本文:
見出し画像

半側空間無視の評価

一般的な机上評価
半側空間無視を評価するために最も一般的に用いられている机上の評価はbehavioral Inattention Test (BIT) 1)です。BITは通常検査と行動検査があります。通常検査は線分抹消試験、文字抹消試験、模写試験、線分二等分試験などが含まれます。また、行動検査は写真課題や電話課題、時計課題など日常生活場面を模した検査が可能です。
このBITは机上で容易に検査ができる一方で、机上検査では点数が良くても実際の日常生活場面になると机上検査の点数よりも無視症状が目立つといった、机上の点数と実際の日常生活場面との乖離が認められることがあります。また、机上検査のため麻痺でペンを把持できないことや検査に時間がかかるため集中力が必要であるなどの理由で検査が困難な場合もあります。さらに、筆記による検査では、症状の特性を捉えることが困難であることが言われています。
また、頭部や体幹の状態によっても机上評価の結果が異なると報告されています2)。論文では、図1のような5つのポジションにてLine bisection taskとReading taskを行いました。

スライド1

結果は、体幹が左回旋している状態(2番のポジション)と頭部が左回旋している状態(4番のポジション)で結果が左側へ偏移したと報告しており、他の3つのポジションでは右に偏移したままであったと報告しています。このように、BITなどの机上評価を行う場合は体幹や頭部の位置を整える環境設定が重要になってきます。

一般的な観察評価
一方で、Catherine Bergego Scale (CBS)という観察評価があります3,4)。このCBSは机上評価ではなく、セラピストが患者の機能を直接観察によって評価する方法です。この評価は10項目の日常生活場面で0点が無視症状なし、4点が重度の無視と4段階で点数をつける評価です。また、患者自身で自己評価を行い、セラピストが付けた点数と患者自身が付けた点数の差を計算することで病態失認の評価も可能です。

[収集された記録]
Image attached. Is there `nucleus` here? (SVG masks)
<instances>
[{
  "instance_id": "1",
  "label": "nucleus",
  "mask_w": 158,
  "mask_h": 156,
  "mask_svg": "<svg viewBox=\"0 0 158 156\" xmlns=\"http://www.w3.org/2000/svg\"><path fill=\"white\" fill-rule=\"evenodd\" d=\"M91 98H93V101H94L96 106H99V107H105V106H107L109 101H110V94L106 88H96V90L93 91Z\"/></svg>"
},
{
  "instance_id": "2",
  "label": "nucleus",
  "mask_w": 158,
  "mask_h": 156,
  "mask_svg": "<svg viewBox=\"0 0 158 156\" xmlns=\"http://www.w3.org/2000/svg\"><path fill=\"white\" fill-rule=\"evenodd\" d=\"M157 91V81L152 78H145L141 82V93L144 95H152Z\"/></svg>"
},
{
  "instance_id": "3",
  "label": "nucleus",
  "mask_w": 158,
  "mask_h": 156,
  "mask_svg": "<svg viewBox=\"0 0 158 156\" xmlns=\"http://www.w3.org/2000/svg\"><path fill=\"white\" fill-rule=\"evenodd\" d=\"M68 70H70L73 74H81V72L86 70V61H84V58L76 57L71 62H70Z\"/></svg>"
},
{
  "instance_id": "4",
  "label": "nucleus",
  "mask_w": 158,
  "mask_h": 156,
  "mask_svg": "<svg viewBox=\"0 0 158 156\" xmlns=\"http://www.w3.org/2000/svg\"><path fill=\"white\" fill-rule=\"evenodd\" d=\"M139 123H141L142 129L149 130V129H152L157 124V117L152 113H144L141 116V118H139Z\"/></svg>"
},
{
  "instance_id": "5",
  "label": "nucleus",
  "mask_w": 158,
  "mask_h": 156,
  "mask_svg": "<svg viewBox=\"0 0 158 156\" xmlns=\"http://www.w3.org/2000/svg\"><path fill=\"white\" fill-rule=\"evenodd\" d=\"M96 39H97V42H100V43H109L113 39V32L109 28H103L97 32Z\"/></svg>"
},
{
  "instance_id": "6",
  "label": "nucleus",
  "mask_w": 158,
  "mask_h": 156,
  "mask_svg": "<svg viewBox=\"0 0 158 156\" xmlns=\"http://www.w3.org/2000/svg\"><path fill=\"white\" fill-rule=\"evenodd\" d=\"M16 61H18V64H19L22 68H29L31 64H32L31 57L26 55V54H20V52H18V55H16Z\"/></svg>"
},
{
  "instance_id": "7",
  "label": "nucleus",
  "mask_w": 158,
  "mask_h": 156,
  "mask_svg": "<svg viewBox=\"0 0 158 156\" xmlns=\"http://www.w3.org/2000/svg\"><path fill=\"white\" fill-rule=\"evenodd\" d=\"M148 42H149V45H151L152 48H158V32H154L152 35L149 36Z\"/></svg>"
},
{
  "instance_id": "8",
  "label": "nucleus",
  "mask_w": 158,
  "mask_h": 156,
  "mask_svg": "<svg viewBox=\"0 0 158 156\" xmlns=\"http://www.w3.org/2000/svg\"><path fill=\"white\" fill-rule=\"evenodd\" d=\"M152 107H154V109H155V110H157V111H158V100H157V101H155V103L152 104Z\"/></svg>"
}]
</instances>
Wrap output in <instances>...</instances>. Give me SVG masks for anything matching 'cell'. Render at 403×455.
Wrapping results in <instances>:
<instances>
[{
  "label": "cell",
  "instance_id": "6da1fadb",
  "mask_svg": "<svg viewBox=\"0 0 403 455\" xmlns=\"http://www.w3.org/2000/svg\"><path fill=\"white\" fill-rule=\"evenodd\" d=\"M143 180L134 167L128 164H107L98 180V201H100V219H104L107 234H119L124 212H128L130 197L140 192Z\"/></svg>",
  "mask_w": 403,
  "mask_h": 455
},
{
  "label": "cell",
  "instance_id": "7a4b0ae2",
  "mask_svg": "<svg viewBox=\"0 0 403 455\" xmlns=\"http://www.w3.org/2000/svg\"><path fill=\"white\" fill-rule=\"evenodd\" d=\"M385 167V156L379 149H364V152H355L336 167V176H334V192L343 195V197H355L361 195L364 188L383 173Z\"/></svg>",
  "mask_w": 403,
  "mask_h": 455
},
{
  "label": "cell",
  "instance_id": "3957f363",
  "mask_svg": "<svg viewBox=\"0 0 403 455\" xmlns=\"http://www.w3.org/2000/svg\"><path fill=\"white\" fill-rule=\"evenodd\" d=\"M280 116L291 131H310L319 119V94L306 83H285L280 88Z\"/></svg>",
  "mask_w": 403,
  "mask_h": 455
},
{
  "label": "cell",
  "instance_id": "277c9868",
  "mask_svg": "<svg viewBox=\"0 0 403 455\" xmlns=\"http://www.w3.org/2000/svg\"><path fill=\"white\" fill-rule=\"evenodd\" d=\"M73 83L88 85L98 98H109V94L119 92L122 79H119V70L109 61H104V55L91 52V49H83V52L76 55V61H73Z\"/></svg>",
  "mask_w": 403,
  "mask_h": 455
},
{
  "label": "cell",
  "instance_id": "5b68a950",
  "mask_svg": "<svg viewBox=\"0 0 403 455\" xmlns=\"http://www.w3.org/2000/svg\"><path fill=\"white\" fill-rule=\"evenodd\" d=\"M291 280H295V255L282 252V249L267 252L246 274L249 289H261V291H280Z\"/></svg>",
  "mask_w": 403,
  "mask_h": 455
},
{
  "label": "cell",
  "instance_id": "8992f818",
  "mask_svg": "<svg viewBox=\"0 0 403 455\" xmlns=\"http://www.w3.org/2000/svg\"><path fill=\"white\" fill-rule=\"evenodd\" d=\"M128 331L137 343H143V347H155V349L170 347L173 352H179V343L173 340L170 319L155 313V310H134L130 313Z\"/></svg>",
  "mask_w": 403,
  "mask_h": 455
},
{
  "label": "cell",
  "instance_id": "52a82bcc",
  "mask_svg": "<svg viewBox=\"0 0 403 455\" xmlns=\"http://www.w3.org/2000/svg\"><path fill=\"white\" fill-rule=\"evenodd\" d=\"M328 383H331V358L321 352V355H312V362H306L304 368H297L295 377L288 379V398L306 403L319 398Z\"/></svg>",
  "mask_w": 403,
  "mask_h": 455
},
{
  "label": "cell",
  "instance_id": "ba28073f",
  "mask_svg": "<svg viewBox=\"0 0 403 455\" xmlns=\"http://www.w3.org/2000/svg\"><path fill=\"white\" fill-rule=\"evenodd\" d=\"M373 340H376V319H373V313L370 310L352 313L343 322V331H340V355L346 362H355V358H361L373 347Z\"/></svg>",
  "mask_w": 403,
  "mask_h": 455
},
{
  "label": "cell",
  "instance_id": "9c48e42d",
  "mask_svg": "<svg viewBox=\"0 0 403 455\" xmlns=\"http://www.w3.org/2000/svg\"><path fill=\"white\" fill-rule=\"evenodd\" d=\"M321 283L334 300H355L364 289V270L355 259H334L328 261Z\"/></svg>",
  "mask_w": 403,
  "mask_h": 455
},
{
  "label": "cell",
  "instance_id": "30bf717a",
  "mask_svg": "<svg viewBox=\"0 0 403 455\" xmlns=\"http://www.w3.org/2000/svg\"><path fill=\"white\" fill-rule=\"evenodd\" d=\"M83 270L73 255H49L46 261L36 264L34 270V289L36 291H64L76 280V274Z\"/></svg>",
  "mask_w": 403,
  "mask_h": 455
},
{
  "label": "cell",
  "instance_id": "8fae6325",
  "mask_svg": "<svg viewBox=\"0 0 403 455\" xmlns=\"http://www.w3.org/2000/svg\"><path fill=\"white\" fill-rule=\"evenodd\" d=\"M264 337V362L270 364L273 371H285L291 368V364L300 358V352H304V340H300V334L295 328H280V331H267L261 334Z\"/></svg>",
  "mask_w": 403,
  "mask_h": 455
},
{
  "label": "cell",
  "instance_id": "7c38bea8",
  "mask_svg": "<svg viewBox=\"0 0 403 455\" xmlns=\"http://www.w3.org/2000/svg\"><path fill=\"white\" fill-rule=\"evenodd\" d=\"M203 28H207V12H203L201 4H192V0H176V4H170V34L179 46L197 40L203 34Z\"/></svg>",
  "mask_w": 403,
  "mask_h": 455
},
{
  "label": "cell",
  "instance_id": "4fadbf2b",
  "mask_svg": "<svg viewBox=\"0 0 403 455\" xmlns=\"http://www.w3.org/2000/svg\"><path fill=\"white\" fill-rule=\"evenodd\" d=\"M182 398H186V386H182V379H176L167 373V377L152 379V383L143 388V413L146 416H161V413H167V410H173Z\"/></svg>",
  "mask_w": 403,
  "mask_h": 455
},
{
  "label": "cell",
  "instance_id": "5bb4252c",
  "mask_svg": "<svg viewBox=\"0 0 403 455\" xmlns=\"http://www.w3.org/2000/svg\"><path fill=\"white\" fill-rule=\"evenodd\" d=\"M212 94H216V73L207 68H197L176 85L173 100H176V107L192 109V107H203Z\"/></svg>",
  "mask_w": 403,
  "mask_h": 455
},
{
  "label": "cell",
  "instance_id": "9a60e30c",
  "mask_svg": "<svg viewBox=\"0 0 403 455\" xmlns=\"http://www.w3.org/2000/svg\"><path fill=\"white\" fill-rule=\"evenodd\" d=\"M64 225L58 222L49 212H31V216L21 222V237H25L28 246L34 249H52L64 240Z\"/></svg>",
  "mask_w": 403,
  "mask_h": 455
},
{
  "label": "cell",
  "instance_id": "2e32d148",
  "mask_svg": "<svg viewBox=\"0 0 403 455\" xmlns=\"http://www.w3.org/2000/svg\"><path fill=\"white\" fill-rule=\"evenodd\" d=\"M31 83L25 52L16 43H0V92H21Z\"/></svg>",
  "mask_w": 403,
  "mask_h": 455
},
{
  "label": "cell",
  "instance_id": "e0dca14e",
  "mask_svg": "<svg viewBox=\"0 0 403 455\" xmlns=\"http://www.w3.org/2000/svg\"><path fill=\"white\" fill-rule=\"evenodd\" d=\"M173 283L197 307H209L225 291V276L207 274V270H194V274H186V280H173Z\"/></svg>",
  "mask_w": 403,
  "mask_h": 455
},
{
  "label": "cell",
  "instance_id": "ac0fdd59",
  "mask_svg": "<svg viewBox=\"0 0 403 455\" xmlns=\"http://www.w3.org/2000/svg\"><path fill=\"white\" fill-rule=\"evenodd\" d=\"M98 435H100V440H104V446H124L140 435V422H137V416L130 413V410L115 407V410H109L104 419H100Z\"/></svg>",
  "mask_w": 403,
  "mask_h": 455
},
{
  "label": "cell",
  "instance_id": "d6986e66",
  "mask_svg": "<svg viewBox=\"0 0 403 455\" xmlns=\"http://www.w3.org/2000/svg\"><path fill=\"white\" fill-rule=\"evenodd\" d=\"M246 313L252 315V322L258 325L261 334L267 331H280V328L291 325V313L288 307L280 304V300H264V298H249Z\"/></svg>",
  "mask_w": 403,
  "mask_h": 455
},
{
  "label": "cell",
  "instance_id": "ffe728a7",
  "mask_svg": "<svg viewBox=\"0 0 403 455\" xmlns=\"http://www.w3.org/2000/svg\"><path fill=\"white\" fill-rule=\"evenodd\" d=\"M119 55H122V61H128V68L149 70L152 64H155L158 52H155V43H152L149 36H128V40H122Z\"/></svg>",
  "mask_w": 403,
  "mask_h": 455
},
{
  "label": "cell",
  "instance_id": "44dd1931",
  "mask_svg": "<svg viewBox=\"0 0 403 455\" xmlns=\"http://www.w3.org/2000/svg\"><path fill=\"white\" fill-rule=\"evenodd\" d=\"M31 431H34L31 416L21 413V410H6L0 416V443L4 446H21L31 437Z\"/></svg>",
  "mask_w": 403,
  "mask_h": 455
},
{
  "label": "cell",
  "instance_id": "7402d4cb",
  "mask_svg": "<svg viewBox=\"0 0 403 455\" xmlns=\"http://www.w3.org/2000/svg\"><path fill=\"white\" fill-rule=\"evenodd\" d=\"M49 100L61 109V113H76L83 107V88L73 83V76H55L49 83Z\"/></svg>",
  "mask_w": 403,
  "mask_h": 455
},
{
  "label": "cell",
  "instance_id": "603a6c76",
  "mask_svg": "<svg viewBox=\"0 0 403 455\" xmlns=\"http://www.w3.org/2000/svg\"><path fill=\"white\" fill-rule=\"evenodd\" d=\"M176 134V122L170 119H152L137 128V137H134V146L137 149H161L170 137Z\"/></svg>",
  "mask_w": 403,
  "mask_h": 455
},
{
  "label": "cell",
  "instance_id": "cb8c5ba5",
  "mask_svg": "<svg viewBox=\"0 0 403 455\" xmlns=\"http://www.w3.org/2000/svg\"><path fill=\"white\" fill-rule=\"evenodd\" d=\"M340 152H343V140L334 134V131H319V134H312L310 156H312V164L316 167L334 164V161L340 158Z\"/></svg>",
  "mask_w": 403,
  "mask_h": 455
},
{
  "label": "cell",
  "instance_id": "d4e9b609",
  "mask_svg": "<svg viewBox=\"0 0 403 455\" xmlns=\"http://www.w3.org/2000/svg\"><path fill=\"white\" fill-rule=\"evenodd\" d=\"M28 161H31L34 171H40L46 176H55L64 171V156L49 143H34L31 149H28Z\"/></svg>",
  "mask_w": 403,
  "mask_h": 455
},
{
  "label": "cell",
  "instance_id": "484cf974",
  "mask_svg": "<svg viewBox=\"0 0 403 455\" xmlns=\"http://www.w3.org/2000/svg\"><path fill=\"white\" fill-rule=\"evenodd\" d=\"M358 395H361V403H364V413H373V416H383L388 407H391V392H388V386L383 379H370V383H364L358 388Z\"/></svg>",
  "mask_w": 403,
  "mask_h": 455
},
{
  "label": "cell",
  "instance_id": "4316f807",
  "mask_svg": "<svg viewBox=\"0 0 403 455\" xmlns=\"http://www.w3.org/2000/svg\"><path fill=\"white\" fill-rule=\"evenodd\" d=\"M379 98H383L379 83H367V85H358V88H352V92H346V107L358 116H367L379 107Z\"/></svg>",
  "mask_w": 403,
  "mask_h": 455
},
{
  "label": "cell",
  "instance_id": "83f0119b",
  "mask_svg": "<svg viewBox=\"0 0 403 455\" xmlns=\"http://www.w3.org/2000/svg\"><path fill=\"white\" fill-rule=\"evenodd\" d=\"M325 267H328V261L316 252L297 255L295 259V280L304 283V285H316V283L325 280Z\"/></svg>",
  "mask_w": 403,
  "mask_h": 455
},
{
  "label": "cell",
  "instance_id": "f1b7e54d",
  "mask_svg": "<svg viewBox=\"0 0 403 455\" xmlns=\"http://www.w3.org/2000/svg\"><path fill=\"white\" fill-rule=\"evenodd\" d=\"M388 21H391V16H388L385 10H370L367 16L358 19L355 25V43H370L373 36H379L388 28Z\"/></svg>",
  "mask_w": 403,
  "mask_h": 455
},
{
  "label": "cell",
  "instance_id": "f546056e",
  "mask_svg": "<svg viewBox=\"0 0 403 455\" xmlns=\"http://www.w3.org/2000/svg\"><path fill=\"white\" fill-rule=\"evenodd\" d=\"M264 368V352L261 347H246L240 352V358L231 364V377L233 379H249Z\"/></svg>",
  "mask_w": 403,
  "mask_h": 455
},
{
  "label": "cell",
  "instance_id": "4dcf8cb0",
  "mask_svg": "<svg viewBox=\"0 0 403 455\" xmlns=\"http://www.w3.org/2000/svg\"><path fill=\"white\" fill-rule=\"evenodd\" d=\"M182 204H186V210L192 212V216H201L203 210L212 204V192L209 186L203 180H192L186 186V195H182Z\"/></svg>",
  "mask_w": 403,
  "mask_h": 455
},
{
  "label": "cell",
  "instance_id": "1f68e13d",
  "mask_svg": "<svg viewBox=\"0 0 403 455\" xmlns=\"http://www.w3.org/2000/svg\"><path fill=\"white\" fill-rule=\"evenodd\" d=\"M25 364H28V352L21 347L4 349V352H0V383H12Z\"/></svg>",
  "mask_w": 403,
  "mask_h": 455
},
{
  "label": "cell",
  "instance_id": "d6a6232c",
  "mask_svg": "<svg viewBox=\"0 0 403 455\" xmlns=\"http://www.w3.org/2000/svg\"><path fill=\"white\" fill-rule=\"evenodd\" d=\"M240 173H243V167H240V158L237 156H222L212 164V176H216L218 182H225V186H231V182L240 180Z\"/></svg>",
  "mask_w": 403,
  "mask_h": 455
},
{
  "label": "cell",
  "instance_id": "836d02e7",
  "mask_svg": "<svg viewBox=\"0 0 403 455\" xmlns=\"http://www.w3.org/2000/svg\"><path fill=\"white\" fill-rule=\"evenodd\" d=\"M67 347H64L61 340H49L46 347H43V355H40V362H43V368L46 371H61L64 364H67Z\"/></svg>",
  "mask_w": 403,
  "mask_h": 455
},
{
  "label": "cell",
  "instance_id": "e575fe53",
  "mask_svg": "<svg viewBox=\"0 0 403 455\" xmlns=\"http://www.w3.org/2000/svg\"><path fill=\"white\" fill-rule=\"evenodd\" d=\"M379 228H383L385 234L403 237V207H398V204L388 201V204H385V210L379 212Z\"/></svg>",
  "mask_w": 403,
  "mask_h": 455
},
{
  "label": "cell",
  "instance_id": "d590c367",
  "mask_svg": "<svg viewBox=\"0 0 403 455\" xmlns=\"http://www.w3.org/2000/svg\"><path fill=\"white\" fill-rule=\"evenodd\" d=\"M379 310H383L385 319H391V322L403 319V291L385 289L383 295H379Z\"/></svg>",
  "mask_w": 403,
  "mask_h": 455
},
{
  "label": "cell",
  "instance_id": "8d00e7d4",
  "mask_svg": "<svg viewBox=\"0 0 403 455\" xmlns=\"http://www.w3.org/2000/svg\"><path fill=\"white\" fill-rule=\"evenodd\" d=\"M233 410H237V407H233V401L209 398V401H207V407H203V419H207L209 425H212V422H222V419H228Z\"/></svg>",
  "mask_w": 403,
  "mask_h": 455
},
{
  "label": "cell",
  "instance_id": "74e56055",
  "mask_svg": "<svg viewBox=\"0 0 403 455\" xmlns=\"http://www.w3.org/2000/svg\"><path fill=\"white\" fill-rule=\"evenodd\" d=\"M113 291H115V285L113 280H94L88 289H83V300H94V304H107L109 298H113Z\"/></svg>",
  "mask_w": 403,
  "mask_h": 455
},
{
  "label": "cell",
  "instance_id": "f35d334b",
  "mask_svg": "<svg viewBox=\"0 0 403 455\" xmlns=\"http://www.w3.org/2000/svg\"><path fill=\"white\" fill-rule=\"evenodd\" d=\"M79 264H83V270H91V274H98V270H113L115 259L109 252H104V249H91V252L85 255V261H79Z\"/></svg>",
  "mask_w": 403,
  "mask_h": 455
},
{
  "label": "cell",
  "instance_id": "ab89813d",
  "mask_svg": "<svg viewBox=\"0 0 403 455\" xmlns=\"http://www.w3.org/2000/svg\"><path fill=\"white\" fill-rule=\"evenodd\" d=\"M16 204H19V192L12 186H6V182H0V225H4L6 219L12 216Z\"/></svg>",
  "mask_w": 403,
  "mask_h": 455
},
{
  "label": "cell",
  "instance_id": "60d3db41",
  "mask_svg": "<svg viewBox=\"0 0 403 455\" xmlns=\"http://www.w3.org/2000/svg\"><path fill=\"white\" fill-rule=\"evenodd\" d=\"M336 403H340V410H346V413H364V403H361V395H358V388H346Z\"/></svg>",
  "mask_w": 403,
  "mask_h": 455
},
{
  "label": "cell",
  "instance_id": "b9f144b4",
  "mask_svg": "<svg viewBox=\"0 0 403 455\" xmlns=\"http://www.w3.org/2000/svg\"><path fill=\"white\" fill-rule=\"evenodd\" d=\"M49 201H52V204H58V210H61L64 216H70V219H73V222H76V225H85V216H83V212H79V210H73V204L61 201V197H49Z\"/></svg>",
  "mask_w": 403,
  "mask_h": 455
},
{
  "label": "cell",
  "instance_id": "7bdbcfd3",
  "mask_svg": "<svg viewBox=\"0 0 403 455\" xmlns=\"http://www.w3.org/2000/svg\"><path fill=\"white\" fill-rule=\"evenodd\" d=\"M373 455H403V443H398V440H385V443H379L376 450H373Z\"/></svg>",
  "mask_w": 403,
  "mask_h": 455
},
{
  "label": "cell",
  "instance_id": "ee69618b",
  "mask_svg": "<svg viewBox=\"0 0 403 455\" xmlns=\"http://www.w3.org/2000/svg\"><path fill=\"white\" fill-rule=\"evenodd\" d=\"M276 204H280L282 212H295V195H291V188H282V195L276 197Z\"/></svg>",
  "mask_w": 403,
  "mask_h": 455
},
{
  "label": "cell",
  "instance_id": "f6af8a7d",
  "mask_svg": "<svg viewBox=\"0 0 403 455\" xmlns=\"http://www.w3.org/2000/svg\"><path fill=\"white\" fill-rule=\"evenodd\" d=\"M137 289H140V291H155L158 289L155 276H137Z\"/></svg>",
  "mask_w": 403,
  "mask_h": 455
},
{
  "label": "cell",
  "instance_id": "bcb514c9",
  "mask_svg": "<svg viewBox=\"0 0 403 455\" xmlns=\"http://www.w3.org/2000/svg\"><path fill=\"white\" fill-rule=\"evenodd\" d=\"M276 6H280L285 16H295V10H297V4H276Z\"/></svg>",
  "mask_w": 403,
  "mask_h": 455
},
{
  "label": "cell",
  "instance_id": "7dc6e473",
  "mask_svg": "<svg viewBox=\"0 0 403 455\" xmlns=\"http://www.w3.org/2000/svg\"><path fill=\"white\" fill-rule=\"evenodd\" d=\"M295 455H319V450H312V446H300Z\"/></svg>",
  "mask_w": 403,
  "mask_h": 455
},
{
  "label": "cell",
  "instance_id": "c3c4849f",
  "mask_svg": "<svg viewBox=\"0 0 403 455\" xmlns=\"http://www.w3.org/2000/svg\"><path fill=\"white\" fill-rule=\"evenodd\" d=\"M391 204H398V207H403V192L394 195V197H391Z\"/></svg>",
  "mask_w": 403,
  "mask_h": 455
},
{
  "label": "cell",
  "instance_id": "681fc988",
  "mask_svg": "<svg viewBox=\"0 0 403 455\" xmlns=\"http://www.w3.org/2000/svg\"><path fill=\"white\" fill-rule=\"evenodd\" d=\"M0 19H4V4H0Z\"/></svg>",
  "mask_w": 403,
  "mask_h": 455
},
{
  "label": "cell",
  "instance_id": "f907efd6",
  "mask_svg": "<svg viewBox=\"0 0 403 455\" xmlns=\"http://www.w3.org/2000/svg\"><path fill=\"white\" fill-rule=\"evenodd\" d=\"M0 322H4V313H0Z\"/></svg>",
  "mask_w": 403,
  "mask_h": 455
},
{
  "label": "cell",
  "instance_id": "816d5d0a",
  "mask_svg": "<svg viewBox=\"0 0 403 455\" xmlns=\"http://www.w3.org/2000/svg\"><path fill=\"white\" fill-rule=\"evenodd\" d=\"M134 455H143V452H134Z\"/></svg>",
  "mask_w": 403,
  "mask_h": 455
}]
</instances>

課題内容: 本文によると、Catherine Bergego Scale (CBS)では、いくつの項目の日常生活場面について点数をつけるか。 これらの記録は、本文とは別の出典から得られたものである。

解答例: 10項目の日常生活場面について点数をつける。